How could we endure to live and let time pass as
if we were always crying for one day or one year to come back –
if we did not know that every day in life
fills the whole life with expectation and memory
and that these are that day. ~ C.S. Lewis
I once had a watch that lost 5 minutes a day. That’s not very much time really – only about 30 hours a year. But I had to keep resetting it or I’d lose track of time.
We are time travelers by nature. We talk often of the danger and damage of time travel if the voyage is a negative one. It’s costly to dwell in negative past: living in grief or guilt or resentment – rehashing and replaying what was or wasn’t.
And we warn each other of the perils of the dwelling in the negative future: the land of what if, of dread and worry and fear. We make a concentrated effort to maintain sea walls against those aspects of the past and the future.
I’ve been thinking about other types of time travel that distract from the gifts of the moment. Fine, fond memories that call to me, happy and exciting things yet to come, vie for my attention and my heart.
I can be having a delicious breakfast that I almost don’t taste because I’m off thinking about dinner.

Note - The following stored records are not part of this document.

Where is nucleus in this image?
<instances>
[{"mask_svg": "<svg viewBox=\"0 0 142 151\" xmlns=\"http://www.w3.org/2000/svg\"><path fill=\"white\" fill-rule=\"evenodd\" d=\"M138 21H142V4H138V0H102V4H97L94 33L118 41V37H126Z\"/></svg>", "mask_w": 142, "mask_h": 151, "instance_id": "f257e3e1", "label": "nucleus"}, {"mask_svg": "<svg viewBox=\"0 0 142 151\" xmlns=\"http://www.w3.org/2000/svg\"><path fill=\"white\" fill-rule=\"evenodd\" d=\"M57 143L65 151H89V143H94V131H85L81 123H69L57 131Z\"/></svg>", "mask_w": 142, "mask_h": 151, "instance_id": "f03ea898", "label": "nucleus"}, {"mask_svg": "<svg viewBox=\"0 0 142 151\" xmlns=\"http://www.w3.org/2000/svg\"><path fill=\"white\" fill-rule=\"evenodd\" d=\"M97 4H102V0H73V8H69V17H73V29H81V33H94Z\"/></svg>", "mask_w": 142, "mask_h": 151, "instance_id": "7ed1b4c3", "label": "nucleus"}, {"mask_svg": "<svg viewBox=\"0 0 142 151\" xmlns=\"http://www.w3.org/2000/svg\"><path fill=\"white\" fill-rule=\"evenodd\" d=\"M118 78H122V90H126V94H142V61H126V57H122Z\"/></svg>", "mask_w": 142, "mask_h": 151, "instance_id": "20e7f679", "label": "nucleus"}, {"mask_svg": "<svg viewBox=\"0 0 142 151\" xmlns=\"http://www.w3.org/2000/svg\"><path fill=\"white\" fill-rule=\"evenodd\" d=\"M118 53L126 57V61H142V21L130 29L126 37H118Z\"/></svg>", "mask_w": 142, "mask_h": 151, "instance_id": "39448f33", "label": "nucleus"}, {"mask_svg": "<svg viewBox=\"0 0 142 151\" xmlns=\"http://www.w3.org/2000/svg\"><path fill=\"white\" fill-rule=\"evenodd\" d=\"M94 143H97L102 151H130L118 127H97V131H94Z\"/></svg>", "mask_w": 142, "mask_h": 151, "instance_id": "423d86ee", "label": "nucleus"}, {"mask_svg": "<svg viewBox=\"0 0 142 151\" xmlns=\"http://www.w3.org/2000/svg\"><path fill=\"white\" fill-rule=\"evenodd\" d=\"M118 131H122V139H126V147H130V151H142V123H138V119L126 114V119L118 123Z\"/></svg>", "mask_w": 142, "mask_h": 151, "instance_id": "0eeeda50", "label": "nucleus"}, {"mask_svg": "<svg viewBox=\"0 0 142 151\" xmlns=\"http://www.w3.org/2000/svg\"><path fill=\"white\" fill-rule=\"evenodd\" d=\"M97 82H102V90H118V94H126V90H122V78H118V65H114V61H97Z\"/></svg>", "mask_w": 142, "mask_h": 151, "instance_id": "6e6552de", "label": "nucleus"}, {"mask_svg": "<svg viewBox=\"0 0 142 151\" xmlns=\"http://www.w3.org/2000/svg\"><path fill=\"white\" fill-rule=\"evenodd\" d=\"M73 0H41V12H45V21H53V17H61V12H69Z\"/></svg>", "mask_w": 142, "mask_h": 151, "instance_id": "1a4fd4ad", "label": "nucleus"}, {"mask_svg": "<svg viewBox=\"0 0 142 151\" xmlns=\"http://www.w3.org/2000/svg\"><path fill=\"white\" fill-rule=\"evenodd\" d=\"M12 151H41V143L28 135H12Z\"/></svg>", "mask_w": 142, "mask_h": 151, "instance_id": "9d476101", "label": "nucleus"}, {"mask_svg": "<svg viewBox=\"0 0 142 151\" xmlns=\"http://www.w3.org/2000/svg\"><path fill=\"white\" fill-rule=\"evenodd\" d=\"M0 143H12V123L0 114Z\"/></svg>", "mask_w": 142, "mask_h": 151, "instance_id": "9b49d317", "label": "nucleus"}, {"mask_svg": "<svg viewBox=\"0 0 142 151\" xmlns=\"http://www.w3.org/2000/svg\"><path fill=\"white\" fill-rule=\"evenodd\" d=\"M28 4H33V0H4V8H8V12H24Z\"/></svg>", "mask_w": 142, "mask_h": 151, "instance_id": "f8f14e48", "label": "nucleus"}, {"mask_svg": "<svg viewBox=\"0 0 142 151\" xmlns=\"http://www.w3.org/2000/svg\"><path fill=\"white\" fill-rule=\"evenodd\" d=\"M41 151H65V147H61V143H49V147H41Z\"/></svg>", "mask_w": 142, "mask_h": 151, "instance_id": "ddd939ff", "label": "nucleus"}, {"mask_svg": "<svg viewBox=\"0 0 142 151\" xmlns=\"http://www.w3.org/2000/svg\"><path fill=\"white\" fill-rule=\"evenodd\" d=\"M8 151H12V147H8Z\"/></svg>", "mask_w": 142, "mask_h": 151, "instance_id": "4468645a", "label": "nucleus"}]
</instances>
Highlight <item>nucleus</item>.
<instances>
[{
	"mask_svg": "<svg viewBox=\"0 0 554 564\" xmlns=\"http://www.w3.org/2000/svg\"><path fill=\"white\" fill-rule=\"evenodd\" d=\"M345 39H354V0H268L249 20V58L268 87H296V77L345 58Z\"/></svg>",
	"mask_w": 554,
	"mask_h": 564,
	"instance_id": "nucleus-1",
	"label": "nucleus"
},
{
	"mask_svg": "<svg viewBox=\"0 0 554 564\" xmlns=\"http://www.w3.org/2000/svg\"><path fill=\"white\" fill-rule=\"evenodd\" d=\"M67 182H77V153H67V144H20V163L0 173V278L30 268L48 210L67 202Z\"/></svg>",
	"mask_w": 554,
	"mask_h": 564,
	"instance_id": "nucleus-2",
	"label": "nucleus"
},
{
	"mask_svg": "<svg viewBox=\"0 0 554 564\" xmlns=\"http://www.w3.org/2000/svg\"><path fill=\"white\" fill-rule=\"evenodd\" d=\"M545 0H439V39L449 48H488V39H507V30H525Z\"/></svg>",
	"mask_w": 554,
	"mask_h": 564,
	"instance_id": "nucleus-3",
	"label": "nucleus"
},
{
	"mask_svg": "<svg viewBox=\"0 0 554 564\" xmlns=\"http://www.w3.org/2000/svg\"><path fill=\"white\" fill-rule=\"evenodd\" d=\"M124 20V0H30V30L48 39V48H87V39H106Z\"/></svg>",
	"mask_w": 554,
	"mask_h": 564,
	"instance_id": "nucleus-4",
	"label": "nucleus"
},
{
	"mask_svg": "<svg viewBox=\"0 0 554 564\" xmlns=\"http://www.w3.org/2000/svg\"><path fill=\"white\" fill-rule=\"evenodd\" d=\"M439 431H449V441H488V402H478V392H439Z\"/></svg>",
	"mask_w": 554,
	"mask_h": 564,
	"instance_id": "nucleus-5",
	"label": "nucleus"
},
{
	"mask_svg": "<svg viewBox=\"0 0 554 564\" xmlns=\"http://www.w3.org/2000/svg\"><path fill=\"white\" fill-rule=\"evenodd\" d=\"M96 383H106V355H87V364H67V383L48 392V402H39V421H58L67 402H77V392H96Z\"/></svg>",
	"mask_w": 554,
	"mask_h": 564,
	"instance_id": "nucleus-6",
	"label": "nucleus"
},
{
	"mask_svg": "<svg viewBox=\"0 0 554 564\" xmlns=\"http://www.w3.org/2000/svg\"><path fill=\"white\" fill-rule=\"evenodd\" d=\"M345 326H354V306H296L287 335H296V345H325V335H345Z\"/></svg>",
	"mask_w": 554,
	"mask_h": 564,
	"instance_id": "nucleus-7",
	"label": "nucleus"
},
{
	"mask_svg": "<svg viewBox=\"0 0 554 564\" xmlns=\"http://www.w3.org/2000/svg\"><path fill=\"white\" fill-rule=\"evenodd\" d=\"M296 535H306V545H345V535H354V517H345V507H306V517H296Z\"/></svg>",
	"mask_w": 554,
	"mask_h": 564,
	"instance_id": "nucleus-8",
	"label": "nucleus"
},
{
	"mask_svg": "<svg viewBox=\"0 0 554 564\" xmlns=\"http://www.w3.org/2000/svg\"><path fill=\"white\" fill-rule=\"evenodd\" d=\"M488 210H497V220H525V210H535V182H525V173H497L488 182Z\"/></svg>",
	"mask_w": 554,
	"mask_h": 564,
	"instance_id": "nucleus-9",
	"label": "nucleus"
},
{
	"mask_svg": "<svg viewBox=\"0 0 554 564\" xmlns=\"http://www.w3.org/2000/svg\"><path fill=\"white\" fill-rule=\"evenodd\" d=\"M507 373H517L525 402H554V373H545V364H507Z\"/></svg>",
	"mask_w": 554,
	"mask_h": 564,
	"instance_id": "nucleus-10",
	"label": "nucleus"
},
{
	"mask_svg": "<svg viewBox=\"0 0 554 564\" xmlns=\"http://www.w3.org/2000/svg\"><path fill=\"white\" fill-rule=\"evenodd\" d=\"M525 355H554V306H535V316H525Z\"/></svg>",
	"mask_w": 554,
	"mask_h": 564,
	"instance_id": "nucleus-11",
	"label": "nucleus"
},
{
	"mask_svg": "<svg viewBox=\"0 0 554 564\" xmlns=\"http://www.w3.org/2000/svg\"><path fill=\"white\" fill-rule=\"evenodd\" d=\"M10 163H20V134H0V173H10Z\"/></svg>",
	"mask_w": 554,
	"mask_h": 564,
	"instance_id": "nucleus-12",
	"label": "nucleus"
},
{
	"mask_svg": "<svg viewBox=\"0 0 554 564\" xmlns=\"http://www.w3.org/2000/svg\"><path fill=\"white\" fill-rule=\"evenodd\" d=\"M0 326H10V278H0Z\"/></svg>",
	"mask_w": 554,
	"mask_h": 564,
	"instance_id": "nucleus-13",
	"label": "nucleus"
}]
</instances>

I can be looking at a beautiful sight without fully taking it in because I’m anticipating what’s around the next corner.
The past serves both as a reference point and a treasure. When I visit it that way, as a place of lessons learned or in sweet remembrance, it’s of rich value.
Pleasant anticipation of the future is a part of hope. It only becomes problematic when I stake my tent in the past or the future, regardless of the landscape. The trouble with time traveling is that I miss the moment I’m actually living in. It’s like my 5 minute a day watch. I lose time.
If I could add up all the hours spent in dread or anticipation and all the hours spent remembering with pleasure or with grief, I’m certain it would add up to much more than 30 hours a year.
The past and the future are fine places to visit, but poor places to live. Not only does the Father promise sufficient grace for this moment, but it is in this moment that He speaks. If I’m not here, I won’t hear.